Welcome to the 2004 presidential race. It will be over -- except for the voting, of course -- before 2004 even begins.
For the long-term freedom, health, prosperity, and security of Americans -- and the world's other six billion people, and all its other species, too -- there is no more critical task in the coming months than to oust George W. Bush, and the lunatics surrounding him, in November 2004.
In a genuine democracy, of course, that would happen in November 2004, as a function of votes cast. But American democracy comes with a very large asterisk attached -- or, more accurately, a dollar sign. The stakes involved in the presidency, and the enormous amount of money required for even a serious campaign, has steadily pushed the nomination process earlier in the past 25 years. It won't be too many months now before money -- infamously defined as "free speech" through a contortion of legal logic by conservative Supreme Court justices in 1976 -- will be the only sort of speech that counts for much in the presidential race.
In 2000, both Al Gore and George W. Bush essentially had their parties' nominations sewn up before a single primary vote was cast. That left Americans with what many of us felt was a distinctly unappetizing choice between two men who appeared far more alike than different. Into that lethargic campaign, Bush poured so much corporate money that he turned down federal matching funds; they would have cramped his style. And we know what happened then.
This time, with the advantages of incumbency and a four-year track record of manna for the extremely wealthy, Bush may well double his record 2000 total. Already, during the 2002 midterm campaign, Bush exploited the resources of White House incumbency like no other occupant before him -- including the famously sleazy Clinton. The result, focusing on now- illegal soft money contributions, was not only the now-comfortable Republican control of Congress, but an early war chest for 2004, and an indication of what's to come. The quid-pro-quo corruption of this bunch is not only unprecedented in modern American politics, but it will shatter previous spending records as corporations and fat cats line up to "vote" for Dubya.
Fortunately for the Democrats, if judged on political performance rather than image-making, Bush is by far the most incompetent president in memory. But in 2002, Democrats counted on that performance, particularly the still-lousy economy. It will take more. To win next year, a Democratic candidate will need exceptional fundraising skills, and maximum time, to even have a shot at unseating Bush.

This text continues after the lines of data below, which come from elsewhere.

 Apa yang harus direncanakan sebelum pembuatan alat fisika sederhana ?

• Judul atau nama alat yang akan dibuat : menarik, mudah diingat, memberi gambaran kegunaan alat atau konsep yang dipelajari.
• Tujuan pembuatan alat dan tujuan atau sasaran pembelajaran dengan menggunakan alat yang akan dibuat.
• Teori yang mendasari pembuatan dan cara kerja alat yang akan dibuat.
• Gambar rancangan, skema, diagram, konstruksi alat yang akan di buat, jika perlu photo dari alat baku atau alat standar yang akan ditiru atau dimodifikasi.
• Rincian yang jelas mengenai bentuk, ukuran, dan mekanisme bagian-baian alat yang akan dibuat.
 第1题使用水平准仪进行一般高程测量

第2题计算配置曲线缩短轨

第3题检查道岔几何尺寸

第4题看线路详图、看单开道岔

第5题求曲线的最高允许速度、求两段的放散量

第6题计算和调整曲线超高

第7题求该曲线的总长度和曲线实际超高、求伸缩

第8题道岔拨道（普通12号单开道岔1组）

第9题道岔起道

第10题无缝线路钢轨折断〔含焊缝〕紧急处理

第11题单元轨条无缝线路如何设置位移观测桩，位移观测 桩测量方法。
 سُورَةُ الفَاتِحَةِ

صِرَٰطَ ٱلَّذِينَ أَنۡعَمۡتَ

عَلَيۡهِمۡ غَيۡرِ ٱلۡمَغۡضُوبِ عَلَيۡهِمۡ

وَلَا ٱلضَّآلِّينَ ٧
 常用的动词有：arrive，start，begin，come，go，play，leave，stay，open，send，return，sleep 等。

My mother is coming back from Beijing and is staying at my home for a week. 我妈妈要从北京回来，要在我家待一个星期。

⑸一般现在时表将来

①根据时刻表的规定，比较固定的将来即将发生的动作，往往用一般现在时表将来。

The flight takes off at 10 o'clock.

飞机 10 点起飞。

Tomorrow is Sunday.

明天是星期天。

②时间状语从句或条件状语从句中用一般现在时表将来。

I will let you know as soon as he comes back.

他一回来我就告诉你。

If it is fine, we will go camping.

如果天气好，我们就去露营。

In theory it shouldn't matter whether the most dangerous electoral incumbent in the history of the world has a staggering money advantage. In practice, it does. All that money buys a whole lot of image. As we've just seen, a relentless message from the White House can convince people of even the most preposterous things. The sky is purple. Grass is orange. Iraq launched 9-11. George W. Bush should be re-elected.
Into this buzzsaw will step, almost certainly, one of the nine already-declared Democratic primary candidates: Joe Lieberman, Howard Dean, John Edwards, Richard Gephardt, John Kerry, Bob Graham, Rev. Al Sharpton, Carol Moseley- Braun, and Dennis Kucinich.
Any one of these nine would be vastly better than Dubya. It's far more important that one of them win than that they be the best of the nine in terms of how much better than Dubya they would be politically.